Busa Vishal, Dardeir Ahmed, Marudhai Suganya, Patel Mauli, Valaiyaduppu Subas Sharathshiva, Ghani Mohammad R, Cancarevic Ivan
Internal Medicine, California Institute of Behavioral Neurosciences & Psychology, Fairfield, USA.
Internal Medicine/Family Medicine, California Institute of Behavioral Neurosciences & Psychology, Fairfield, USA.
Cureus. 2020 Oct 7;12(10):e10840. doi: 10.7759/cureus.10840.
Vitamin D deficiency has become a global pandemic affecting approximately one billion people worldwide. Much attention has been paid to the association of low serum 25-hydroxyvitamin D (25(OH)D) levels and various chronic diseases, especially heart failure (HF). A clear role of vitamin D deficiency has been established, with increased mortality and morbidity in heart failures. However, previous randomized control trials have failed to show improvement in clinical outcomes with calciferol supplementation in these patients. Therefore, it is still unclear whether calciferol therapy can be added to the standard care in congestive heart failure (CHF) patients with deficiency. Hence, to evaluate the role of vitamin D supplementation in CHF patients with low serum 25(OH)D, we conducted an extensive search in the PubMed and Google Scholar databases using various combinations of keywords. All potentially eligible studies that evaluated the effects of vitamin D supplementation on clinical outcomes in HF patients were retrieved and extensively studied. We also checked the references of all eligible studies to identify additional relevant publications. In this study, we reviewed various mechanisms of vitamin D affecting the cardiovascular system and examined the impact of deficiency on heart failures in terms of mortality and hospitalizations. In conclusion, vitamin D supplementation has failed to improve the clinical outcomes in HF patients. The possible long-term benefits of supplementation cannot be excluded. Therefore, for future clinical trials, we recommend considering large sample sizes, longer follow-up durations, along with optimal dosage and appropriate dosing frequency.
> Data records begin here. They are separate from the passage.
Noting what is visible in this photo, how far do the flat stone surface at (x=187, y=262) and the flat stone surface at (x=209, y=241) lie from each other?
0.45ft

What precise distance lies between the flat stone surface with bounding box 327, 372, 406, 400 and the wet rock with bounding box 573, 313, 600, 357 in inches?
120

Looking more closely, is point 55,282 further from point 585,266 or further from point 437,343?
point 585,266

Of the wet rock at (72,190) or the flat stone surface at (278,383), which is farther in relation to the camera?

维生素D缺乏已成为一场全球大流行疾病,影响着全球约10亿人。血清25-羟基维生素D(25(OH)D)水平低下与各种慢性疾病,尤其是心力衰竭(HF)之间的关联已受到广泛关注。维生素D缺乏的明确作用已经确立,心力衰竭患者的死亡率和发病率会增加。然而,先前的随机对照试验未能显示补充骨化醇可改善这些患者的临床结局。因此,对于维生素D缺乏的充血性心力衰竭(CHF)患者,是否可以在标准治疗中添加骨化醇治疗仍不清楚。因此,为了评估补充维生素D在血清25(OH)D水平低的CHF患者中的作用,我们在PubMed和谷歌学术数据库中使用各种关键词组合进行了广泛检索。检索并深入研究了所有评估补充维生素D对HF患者临床结局影响的潜在合格研究。我们还检查了所有合格研究的参考文献,以识别其他相关出版物。在本研究中,我们回顾了维生素D影响心血管系统的各种机制,并从死亡率和住院率方面研究了维生素D缺乏对心力衰竭的影响。总之,补充维生素D未能改善HF患者的临床结局。不能排除补充维生素D可能带来的长期益处。因此,对于未来的临床试验,我们建议考虑大样本量、更长的随访时间,以及最佳剂量和合适的给药频率。